* [AUFGABENSTELLUNG]
Fassen Sie den Textauszug über die Rede von Bischof Huber in zwei Sätzen zusammen.

* [TEXTAUSZUG]
—————

Erst als Lenzen dann die Bühne verließ und Bischof Professor Huber die Bühne betrat, wurde es etwas ruhiger. Huber konnte seine Rede einigermaßen ungestört halten – abgesehen von den Stinkbomben, die Unbekannte im Saal deponiert hatten. Diese machten den Vortrag bzw. das Ausharren im Auditorium Maximum nicht gerade angenehm – weshalb auch der FSI-Reporter den Saal verließ und die Rede des Bischofs/Professors (welcher Titel ist nun vorrangig?) leider nicht mehr lauschen konnte. Laut Presseberichten nörgelte er ein wenig, dass die HU hätte „gleichrangig“ behandelt werden müssen – das ist wohl auch seine Pflicht, schließlich lehrt er ebenfalls an der HU. Die FU hat keinen Bischof als Professor und ist dennoch Elite – ein weiterer Beweis für die Gottlosigkeit und Verdorbenheit des Auswahlverfahrens im Exzellenzwettbewerb.

—————

* [AUFLISTUNG]
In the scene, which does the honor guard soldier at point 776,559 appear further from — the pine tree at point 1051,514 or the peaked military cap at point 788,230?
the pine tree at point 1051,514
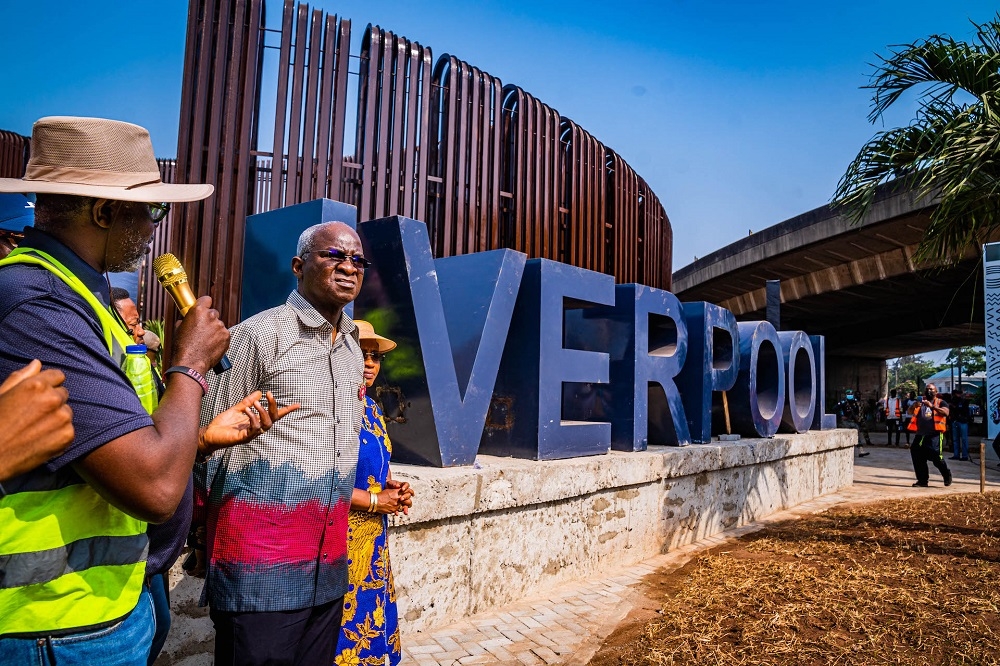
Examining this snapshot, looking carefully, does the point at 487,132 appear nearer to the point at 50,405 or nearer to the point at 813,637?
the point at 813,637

—————

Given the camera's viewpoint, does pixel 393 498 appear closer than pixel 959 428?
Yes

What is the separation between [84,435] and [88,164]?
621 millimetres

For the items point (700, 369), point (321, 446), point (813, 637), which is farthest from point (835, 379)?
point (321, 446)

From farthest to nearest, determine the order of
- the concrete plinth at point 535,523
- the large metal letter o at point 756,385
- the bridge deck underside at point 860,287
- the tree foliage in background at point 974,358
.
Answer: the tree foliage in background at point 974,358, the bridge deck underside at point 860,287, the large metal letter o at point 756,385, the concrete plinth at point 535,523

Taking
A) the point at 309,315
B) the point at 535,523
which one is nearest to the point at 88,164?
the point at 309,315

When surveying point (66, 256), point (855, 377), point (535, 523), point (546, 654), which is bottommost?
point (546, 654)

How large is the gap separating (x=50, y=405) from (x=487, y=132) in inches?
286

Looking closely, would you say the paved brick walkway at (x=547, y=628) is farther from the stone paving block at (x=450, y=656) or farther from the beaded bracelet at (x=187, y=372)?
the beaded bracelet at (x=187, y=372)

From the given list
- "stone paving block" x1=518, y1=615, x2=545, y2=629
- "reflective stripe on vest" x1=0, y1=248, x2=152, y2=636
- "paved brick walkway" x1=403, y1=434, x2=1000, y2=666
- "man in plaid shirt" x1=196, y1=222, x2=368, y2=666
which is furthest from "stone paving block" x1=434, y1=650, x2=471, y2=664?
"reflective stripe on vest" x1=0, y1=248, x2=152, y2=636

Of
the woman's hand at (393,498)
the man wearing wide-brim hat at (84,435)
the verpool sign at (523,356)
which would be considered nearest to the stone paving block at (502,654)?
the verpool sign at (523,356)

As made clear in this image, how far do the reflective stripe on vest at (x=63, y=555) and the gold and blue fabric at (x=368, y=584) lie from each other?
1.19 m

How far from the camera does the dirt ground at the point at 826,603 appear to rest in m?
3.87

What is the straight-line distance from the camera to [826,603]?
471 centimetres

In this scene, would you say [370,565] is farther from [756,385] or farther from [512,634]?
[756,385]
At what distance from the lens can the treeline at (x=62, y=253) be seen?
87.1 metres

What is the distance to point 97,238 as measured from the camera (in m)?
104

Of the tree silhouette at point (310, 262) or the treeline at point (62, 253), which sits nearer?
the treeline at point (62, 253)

—————

* [SCHRIFTLICHE ANTWORT]
Nachdem Lenzen die Bühne verlassen hatte, wurde es ruhiger, und Bischof Professor Huber konnte seine Rede einigermaßen ungestört halten, obwohl Stinkbomben im Saal das Ausharren unangenehm machten und den FSI-Reporter zum Gehen brachten. Laut Presseberichten nörgelte Huber, die HU hätte gleichrangig behandelt werden müssen, worauf der Text spöttisch anmerkt, dass die FU auch ohne einen Bischof als Professor Elite sei.